The concentration camps would spring up within a month, used to weed out the humans who served no purpose from those who could help Skynet. In more primitive cultures, there would be no camps. Humans would be shot on sight.
Plagues, some natural, some from a biological warfare program, would wipe out an additional billion humans over the next year. Another two hundred million starved.
In that time, John and Kate Connor (they decided to call themselves married without any ceremony, no time, no time at all) managed to create a network, to get a half dozen rudimentary plasma weapon prototypes for their resistance, and to start a series of small gardens to help to feed humanity.
But Skynet had already filled the United States with the first vaguely humanoid robots, and created a fleet of fifty thousand primitive aerial hunter-killers. The population of the US, at 150 million immediately following Judgment Day, was down to 25 million a year later. A nuclear explosion had destroyed the largest community of survivors, totaling half a million people.

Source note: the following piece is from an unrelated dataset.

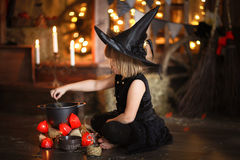 Little Halloween  witch reading conjure above pot   childhood h Stock Images
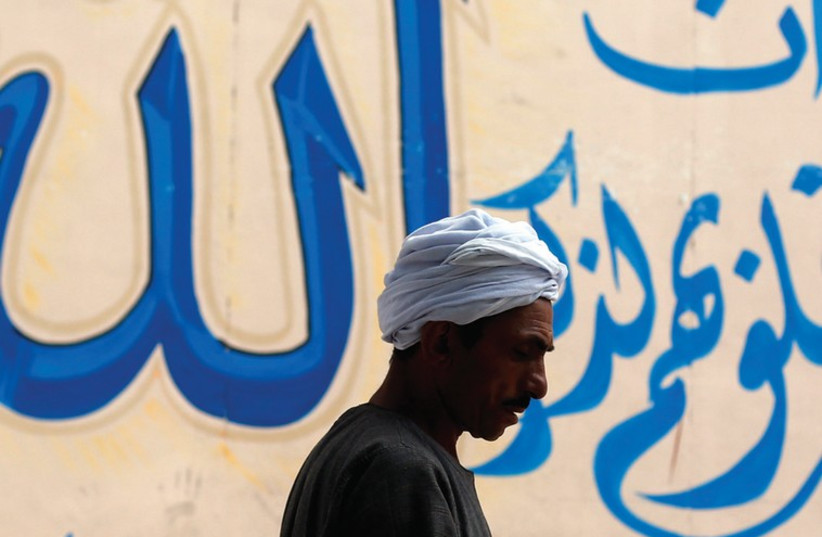 A MAN walks past a graffiti of verses from the Koran at downtown in Cairo (photo credit: REUTERS)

And worst of all, almost all of the normal army gear, from helicopters to tanks, operated under the control of Skynet. Even things that were not initially part of the system had been assimilated. None of the few left who were in the military could explain it. Large portions of the military had explicitly been kept out of the Skynet system in the case of such an eventuality. And a lot of companies had small private defensive units, and the automated portions of these were controlled by Skynet. In fact, almost every military from every country that had any computer connections was affected. In fact, no computer systems that had been connected to the internet were safe to use, they all worked for Skynet. Bank cameras were its eyes. Speakers that were connected to a computer system became its ears. No one dared use any computer-related technology, because Skynet would find them instantly.
It was strange. Skynet had initially only used a virus capable of shutting down the internet. It could not have possibly had the ability to actually take control of the internet, at least not of parts of the internet that it had not been given control of by the military.
In point of fact, Skynet hadn't directly taken control.
Skynet's new best friend, the MCP, had.
And the MCP was going to win the war. It was going to wipe out the humans. The killing was accelerating. In another six months, there would be fewer than ten million humans on the entire planet. Nothing could stop it.
And then, one year after Judgment Day, one year to the day, John Connor received help. The only help that could possibly buy him the time he needed, get him the tech he needed, provide him with the victories he needed.
Help in the name of Kevin Flynn and Alan Bradley.